• EXERCISE TEXT:
-*-

After becoming the first openly transgender athlete to win an NCAA Division I national championship over two months ago, former Pennsylvania swimmer Lia Thomas responded to criticism that she received throughout the 2021–22 season, saying that she did not transition to gain a competitive advantage.
“The biggest misconception, I think, is the reason I transitioned,” Thomas said in an interview Monday with ABC News and ESPN. “People will say, ‘Oh, she just transitioned so she would have an advantage, so she could win.’ I transitioned to be happy, to be true to myself.”
Thomas, who swam on the Penn men’s swimming team for three seasons, joined the women’s team this year after a gap year. She burst onto the national scene following her performance at the Zippy Invitational in Akron, Ohio, in December 2021, when she posted the nation’s fastest times in the 200-yard freestyle and the 500 free.
“I’m a woman, just like anybody else on the team,” Thomas said in an exclusive interview with SI in January. “I’ve always viewed myself as just a swimmer. It’s what I’ve done for so long; it’s what I love. I get into the water every day and do my best.”

-*-

• DATA RECORDS:
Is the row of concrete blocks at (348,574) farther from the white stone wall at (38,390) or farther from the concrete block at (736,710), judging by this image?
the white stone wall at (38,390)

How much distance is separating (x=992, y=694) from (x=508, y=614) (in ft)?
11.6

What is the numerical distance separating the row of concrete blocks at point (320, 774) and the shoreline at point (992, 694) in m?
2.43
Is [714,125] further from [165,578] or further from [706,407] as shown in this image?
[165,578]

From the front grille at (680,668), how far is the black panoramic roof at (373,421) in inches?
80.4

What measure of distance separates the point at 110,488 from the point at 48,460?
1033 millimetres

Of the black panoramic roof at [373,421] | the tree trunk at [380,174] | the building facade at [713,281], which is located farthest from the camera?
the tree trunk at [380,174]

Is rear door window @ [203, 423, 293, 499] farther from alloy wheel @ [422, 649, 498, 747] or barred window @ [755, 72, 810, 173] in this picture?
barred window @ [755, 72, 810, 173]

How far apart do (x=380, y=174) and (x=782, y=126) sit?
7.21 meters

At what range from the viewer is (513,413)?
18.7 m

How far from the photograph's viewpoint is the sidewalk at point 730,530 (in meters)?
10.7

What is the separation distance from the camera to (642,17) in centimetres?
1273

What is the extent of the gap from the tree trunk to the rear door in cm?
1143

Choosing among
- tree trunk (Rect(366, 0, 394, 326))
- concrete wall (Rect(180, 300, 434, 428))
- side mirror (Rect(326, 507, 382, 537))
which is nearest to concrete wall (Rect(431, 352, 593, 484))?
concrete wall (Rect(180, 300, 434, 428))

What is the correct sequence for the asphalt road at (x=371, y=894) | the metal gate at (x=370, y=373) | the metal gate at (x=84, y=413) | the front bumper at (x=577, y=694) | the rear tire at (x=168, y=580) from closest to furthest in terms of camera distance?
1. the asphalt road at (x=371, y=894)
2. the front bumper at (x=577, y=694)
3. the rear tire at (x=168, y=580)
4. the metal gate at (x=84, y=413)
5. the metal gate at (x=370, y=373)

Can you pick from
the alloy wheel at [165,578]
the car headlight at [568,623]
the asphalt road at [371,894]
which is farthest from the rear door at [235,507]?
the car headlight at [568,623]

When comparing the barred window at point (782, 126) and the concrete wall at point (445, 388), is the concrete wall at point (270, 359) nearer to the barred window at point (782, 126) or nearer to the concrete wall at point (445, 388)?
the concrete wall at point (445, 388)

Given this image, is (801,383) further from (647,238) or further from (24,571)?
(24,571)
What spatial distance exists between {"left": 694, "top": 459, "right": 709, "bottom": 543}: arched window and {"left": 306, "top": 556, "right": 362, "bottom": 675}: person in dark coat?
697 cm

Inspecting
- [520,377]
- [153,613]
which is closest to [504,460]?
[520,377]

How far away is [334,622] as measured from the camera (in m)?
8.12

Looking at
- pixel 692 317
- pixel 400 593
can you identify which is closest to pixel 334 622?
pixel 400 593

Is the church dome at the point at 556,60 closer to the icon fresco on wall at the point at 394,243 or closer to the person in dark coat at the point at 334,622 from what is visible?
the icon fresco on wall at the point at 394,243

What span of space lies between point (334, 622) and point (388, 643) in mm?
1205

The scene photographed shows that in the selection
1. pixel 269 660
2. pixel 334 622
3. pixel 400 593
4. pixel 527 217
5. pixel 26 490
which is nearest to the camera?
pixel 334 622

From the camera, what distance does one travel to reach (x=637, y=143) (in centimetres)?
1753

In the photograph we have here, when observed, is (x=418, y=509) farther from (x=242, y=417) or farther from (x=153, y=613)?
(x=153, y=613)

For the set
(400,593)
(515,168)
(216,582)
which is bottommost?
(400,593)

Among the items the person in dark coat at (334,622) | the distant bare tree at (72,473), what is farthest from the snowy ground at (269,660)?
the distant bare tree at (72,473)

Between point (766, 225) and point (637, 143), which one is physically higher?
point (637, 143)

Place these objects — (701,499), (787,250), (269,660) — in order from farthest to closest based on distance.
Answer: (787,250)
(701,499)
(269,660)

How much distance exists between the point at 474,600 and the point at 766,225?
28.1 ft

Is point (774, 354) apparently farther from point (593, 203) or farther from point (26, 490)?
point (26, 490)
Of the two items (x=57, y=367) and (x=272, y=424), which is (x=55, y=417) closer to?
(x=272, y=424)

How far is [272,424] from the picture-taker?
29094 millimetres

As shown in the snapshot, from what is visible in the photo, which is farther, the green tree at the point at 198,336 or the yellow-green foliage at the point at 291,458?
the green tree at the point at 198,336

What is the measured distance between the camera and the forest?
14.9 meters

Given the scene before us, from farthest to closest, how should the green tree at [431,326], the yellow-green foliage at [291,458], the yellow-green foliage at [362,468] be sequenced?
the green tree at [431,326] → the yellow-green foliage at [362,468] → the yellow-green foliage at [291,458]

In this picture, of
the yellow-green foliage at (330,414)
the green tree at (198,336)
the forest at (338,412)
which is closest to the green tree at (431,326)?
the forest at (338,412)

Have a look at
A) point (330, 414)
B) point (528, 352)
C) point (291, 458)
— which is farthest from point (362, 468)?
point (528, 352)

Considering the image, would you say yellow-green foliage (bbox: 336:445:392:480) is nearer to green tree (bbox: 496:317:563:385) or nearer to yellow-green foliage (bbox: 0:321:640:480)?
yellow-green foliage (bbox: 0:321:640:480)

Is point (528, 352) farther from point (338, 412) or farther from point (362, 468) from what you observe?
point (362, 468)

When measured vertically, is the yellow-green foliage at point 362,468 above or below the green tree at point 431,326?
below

-*-

• DESCRIPTION OF THE TASK: Copy the passage in the Lia Thomas article above word for word, from "After becoming the" up to and including "the 500 free.".

• RESPONSE:
After becoming the first openly transgender athlete to win an NCAA Division I national championship over two months ago, former Pennsylvania swimmer Lia Thomas responded to criticism that she received throughout the 2021–22 season, saying that she did not transition to gain a competitive advantage.
“The biggest misconception, I think, is the reason I transitioned,” Thomas said in an interview Monday with ABC News and ESPN. “People will say, ‘Oh, she just transitioned so she would have an advantage, so she could win.’ I transitioned to be happy, to be true to myself.”
Thomas, who swam on the Penn men’s swimming team for three seasons, joined the women’s team this year after a gap year. She burst onto the national scene following her performance at the Zippy Invitational in Akron, Ohio, in December 2021, when she posted the nation’s fastest times in the 200-yard freestyle and the 500 free.